Elle dit avoir remarqué que les fonctionnaires ne sont pas les seuls agents publics pointés du doigt, en ce qui concerne les faiblesses de l’Administration publique. ‘’Il y a aussi les agents de la fonction publique locale. Il faut redéfinir la notion d’agent public en tenant compte de sa diversité.’’

‘’Des agents recrutés seulement sur la base de dossiers arrivent dans la fonction publique sans connaître cette notion (agent public). Vous leur parlez de déontologie et d’éthique, ils ne savent pas de quoi vous parlez.’’

Viviane Laure Élisabeth Bampassy invite le ministère de la Fonction publique à modifier la loi de la fonction publique, qu’elle trouve ‘’illisible’’.

‘’Ça ne doit pas être une simple rencontre de plus. Le mal est très profond. Le diagnostic a été fait depuis longtemps. Le partage du diagnostic avec les usagers, c’est ce que vous devez faire maintenant’’, a dit Zakaria Diaw, rappelant que plusieurs concertations ont déjà eu lieu.

‘’Il faut que chacun se demande s’il mérite son salaire’’, a soutenu cet administrateur civil et ancien ministre de la Fonction publique.

M. Diaw rappelle avoir demandé à chacun de ses collaborateurs de s’autoévaluer, lorsqu’il a été nommé ministre, secrétaire général de la présidence de la République. ‘’Personne n’a voulu le faire.’’ Si un agent public a peur d’évaluer ses propres performances, c’est parce qu’il n’a pas correctement fait son travail, a soutenu Zakaria Diaw.

‘’Je rêve de voir un ministre de la Fonction publique assez puissant pour mettre en œuvre les réformes souhaitées (…) Je demande qu’une attention particulière soit accordée à ce ministère’’, a affirmé Gallo Ba.

Innocence Ntap Ndiaye, qui fait partie de ses prédécesseurs, estime que ‘’le ministère de la Fonction publique est le cœur de l’État’’.

Elle préconise, par ailleurs, le renforcement de la formation continue, d’autant plus qu’‘’il ne suffit pas de sortir des grandes écoles’’.

‘’Notre administration ne connaît pas les sanctions’’, a-t-elle ajouté, considérant le taux d’analphabétisme important des usagers comme un obstacle à l’efficacité du secteur public.

Habib Sy suggère de revoir la formation dispensée dans les écoles de formation. ‘’Allez à l’ENA (l’École nationale d’administration) ! On y dispense une formation d’administration de répression. C’est valable pour les commissaires aux enquêtes économiques dont je fais partie (…) On n’a pas formé des managers’’, a relevé l’ancien ministre et actuel président du conseil d’administration de la Société nationale d’électricité du Sénégal.

‘’Il y a quelque chose de fondamental qui fait défaut : l’audit de la gouvernance. Dans notre administration aussi, le système de rémunération n’est pas équitable’’, a signalé Habib Sy, ajoutant qu’‘’il faut donner davantage de compétences et de considération au ministère de la Fonction publique’’.
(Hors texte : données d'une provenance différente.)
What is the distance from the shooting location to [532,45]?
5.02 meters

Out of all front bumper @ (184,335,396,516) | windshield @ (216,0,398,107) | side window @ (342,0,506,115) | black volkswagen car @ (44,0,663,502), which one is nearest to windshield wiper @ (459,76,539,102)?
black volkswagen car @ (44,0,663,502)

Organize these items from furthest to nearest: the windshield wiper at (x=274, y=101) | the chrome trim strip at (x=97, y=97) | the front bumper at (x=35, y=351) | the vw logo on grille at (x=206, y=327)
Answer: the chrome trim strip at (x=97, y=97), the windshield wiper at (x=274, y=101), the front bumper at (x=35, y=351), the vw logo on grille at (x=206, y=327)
L’actuel ministre de la Fonction publique et de la Réforme du secteur public, Olivier Boucal, a procédé au lancement, ce jeudi, des ‘’concertations nationales pour la réforme du secteur public’’.

‘’C’est une initiative majeure dans la dynamique de transformation systémique’’ du pays, a dit M. Boucal lors du lancement de ces échanges auxquels il a invité ses prédécesseurs.
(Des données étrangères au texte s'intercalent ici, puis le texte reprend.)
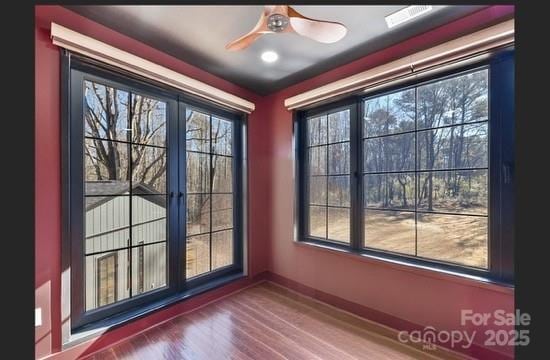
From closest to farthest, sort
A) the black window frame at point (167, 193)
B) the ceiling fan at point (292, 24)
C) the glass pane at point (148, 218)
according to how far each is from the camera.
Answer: the ceiling fan at point (292, 24), the black window frame at point (167, 193), the glass pane at point (148, 218)

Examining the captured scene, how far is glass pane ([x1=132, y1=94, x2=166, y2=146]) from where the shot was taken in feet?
7.09

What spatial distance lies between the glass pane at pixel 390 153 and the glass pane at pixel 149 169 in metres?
1.93

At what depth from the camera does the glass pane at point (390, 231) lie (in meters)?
2.16

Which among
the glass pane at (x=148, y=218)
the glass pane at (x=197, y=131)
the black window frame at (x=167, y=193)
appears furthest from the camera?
the glass pane at (x=197, y=131)

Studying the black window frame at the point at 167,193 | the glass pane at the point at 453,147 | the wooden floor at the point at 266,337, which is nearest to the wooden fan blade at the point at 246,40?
the black window frame at the point at 167,193

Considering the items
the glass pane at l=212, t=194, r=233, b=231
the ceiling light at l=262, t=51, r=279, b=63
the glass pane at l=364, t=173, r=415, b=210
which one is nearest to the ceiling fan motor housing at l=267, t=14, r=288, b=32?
the ceiling light at l=262, t=51, r=279, b=63

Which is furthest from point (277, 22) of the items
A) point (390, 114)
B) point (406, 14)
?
point (390, 114)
Les autorités ont diagnostiqué ‘’beaucoup de maux’’ dont souffre le secteur public, ce qui les a amenés à organiser ces rencontres destinées à en identifier les causes et à leur trouver des remèdes, a-t-il affirmé en présence d’Aminata Touré, Haut Représentant du président de la République, de représentants d’associations de consommateurs et d’organisations syndicales.